[What you have to do]: Reproduce the listing below in full, line for line, without changing anything.

--

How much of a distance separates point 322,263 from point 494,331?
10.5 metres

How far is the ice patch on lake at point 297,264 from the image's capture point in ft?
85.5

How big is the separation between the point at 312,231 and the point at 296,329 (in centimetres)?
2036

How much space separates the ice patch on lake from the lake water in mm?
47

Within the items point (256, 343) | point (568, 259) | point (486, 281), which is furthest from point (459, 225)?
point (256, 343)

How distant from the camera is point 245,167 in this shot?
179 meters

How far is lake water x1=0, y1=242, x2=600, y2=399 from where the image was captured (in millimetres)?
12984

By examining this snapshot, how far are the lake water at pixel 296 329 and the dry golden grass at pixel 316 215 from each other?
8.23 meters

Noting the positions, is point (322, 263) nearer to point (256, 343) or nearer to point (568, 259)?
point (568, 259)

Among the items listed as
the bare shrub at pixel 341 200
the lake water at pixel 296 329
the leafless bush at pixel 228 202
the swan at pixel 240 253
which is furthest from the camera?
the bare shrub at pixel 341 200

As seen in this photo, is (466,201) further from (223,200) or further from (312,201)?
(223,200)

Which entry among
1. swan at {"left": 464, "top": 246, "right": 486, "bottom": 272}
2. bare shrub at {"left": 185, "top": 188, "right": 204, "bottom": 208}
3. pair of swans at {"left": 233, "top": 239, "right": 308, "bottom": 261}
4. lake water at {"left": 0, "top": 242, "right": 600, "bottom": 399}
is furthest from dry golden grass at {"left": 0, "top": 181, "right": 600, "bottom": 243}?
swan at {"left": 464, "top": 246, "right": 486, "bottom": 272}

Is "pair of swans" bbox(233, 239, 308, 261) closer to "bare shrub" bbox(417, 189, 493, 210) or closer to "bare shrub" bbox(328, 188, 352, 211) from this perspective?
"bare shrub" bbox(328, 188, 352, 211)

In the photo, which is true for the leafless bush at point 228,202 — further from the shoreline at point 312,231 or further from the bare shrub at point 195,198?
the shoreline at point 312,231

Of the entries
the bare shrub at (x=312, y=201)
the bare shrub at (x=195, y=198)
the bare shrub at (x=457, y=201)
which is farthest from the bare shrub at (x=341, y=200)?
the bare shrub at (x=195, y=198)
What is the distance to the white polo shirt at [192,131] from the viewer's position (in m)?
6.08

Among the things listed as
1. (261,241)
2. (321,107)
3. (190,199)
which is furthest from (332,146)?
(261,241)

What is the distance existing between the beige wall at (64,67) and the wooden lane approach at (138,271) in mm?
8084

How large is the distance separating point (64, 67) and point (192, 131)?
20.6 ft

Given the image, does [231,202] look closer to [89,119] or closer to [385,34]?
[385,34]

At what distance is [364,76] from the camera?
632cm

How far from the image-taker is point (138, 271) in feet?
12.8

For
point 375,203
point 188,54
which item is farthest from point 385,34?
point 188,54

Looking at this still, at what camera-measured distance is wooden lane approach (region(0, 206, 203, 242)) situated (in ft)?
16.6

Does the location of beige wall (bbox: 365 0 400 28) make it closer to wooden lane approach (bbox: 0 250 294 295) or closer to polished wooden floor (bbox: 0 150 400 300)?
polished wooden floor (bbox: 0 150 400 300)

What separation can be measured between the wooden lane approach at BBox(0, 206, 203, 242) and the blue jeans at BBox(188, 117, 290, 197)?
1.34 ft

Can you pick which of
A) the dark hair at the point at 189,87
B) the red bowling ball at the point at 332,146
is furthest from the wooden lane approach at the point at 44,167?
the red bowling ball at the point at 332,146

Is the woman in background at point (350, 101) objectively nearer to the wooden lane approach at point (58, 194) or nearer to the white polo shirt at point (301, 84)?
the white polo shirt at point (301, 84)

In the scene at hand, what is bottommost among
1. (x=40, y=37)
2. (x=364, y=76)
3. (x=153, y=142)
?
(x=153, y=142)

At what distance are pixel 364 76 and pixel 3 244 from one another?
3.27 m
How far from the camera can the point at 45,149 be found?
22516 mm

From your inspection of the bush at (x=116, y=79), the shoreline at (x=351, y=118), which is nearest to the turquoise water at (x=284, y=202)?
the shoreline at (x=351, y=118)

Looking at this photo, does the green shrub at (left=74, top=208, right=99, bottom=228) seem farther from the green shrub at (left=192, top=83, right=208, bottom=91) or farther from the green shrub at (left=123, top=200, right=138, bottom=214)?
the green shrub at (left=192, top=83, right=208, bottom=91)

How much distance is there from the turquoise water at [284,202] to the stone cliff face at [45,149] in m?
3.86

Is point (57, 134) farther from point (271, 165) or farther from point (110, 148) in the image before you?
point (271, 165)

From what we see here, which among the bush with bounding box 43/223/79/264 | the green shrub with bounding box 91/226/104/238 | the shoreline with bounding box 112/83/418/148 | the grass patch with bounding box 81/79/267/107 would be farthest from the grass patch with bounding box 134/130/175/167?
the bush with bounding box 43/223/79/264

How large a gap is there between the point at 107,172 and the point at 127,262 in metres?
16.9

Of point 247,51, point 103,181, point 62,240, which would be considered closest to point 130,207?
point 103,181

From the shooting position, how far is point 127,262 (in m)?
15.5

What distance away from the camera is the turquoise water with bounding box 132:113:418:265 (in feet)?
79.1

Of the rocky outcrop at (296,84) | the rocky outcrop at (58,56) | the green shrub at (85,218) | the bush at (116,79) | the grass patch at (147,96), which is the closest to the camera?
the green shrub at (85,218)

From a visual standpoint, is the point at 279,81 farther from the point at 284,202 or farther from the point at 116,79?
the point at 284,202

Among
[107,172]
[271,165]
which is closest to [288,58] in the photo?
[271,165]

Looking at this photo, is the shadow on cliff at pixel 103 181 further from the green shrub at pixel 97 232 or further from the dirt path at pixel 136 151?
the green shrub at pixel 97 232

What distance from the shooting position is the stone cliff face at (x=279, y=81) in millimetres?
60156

--

[Exercise answer]:
How much of a distance separates point 322,263 from point 494,331?
10.5 metres

How far is the ice patch on lake at point 297,264 from the image's capture point in ft?
85.5

How big is the separation between the point at 312,231 and the point at 296,329 (in centimetres)?
2036

How much space separates the ice patch on lake from the lake water in mm?
47

Within the items point (256, 343) | point (568, 259) | point (486, 281), which is furthest from point (459, 225)?
point (256, 343)

How distant from the camera is point 245,167 in this shot?
179 meters

How far is lake water x1=0, y1=242, x2=600, y2=399 from where the image was captured (in millimetres)?
12984

By examining this snapshot, how far are the lake water at pixel 296 329 and the dry golden grass at pixel 316 215 from each other?
8.23 meters

Noting the positions, is point (322, 263) nearer to point (256, 343) or nearer to point (568, 259)?
point (568, 259)

Among the items listed as
the bare shrub at pixel 341 200
the lake water at pixel 296 329
the leafless bush at pixel 228 202
the swan at pixel 240 253
which is furthest from the camera?
the bare shrub at pixel 341 200

As seen in this photo, is (466,201) further from (223,200) or further from (312,201)?
(223,200)

Which entry among
1. swan at {"left": 464, "top": 246, "right": 486, "bottom": 272}
2. bare shrub at {"left": 185, "top": 188, "right": 204, "bottom": 208}
3. pair of swans at {"left": 233, "top": 239, "right": 308, "bottom": 261}
4. lake water at {"left": 0, "top": 242, "right": 600, "bottom": 399}
is furthest from dry golden grass at {"left": 0, "top": 181, "right": 600, "bottom": 243}?
swan at {"left": 464, "top": 246, "right": 486, "bottom": 272}

Is "pair of swans" bbox(233, 239, 308, 261) closer to "bare shrub" bbox(417, 189, 493, 210) or closer to "bare shrub" bbox(328, 188, 352, 211) from this perspective?
"bare shrub" bbox(328, 188, 352, 211)

In the photo, which is true for the leafless bush at point 228,202 — further from the shoreline at point 312,231 or further from the bare shrub at point 195,198?
the shoreline at point 312,231

Of the entries
the bare shrub at (x=312, y=201)
the bare shrub at (x=195, y=198)
the bare shrub at (x=457, y=201)
which is farthest from the bare shrub at (x=341, y=200)?
the bare shrub at (x=195, y=198)
What is the distance to the white polo shirt at [192,131] from the viewer's position (in m)?
6.08

Among the things listed as
1. (261,241)
2. (321,107)
3. (190,199)
which is furthest from (332,146)?
(261,241)

What is the distance existing between the beige wall at (64,67) and the wooden lane approach at (138,271) in mm?
8084

How large is the distance separating point (64, 67) and point (192, 131)?
20.6 ft

Given the image, does [231,202] look closer to [89,119] or closer to [385,34]?
[385,34]

At what distance is [364,76] from the camera?
632cm

How far from the image-taker is point (138, 271) in feet?
12.8

For
point 375,203
point 188,54
which item is farthest from point 385,34?
point 188,54

Looking at this still, at what camera-measured distance is wooden lane approach (region(0, 206, 203, 242)) situated (in ft)?
16.6

Does the location of beige wall (bbox: 365 0 400 28) make it closer to wooden lane approach (bbox: 0 250 294 295) or closer to polished wooden floor (bbox: 0 150 400 300)?
polished wooden floor (bbox: 0 150 400 300)

What separation can be measured between the wooden lane approach at BBox(0, 206, 203, 242) and the blue jeans at BBox(188, 117, 290, 197)?
1.34 ft

Can you pick which of
A) the dark hair at the point at 189,87
B) the red bowling ball at the point at 332,146
is furthest from the wooden lane approach at the point at 44,167?
the red bowling ball at the point at 332,146

Is the woman in background at point (350, 101) objectively nearer to the wooden lane approach at point (58, 194) or nearer to the white polo shirt at point (301, 84)?
the white polo shirt at point (301, 84)

In the scene at hand, what is bottommost among
1. (x=40, y=37)
2. (x=364, y=76)
3. (x=153, y=142)
?
(x=153, y=142)

At what distance are pixel 364 76 and pixel 3 244 from one another?
3.27 m
How far from the camera can the point at 45,149 be found?
22516 mm

From your inspection of the bush at (x=116, y=79), the shoreline at (x=351, y=118), which is nearest to the turquoise water at (x=284, y=202)?
the shoreline at (x=351, y=118)

Looking at this photo, does the green shrub at (left=74, top=208, right=99, bottom=228) seem farther from the green shrub at (left=192, top=83, right=208, bottom=91) or farther from the green shrub at (left=123, top=200, right=138, bottom=214)?
the green shrub at (left=192, top=83, right=208, bottom=91)

How much distance is there from the turquoise water at [284,202] to the stone cliff face at [45,149] in m?
3.86

Is point (57, 134) farther from point (271, 165) or farther from point (110, 148) in the image before you?
point (271, 165)

From what we see here, which among the bush with bounding box 43/223/79/264 | the green shrub with bounding box 91/226/104/238 | the shoreline with bounding box 112/83/418/148 | the grass patch with bounding box 81/79/267/107 would be farthest from the grass patch with bounding box 134/130/175/167?
the bush with bounding box 43/223/79/264

How large a gap is there between the point at 107,172 and the point at 127,262 in metres?
16.9

Of point 247,51, point 103,181, point 62,240, which would be considered closest to point 130,207?
point 103,181

From the shooting position, how far is point 127,262 (in m)?
15.5

What distance away from the camera is the turquoise water with bounding box 132:113:418:265 (in feet)?
79.1

Of the rocky outcrop at (296,84) | the rocky outcrop at (58,56) | the green shrub at (85,218) | the bush at (116,79) | the grass patch at (147,96), which is the closest to the camera?
the green shrub at (85,218)

From a visual standpoint, is the point at 279,81 farther from the point at 284,202 or farther from the point at 116,79?
the point at 284,202

Among
[107,172]
[271,165]
which is closest to [288,58] in the photo?
[271,165]

Looking at this photo, is the shadow on cliff at pixel 103 181 further from the green shrub at pixel 97 232 or further from the dirt path at pixel 136 151?
the green shrub at pixel 97 232

What distance from the shooting position is the stone cliff face at (x=279, y=81) in millimetres?
60156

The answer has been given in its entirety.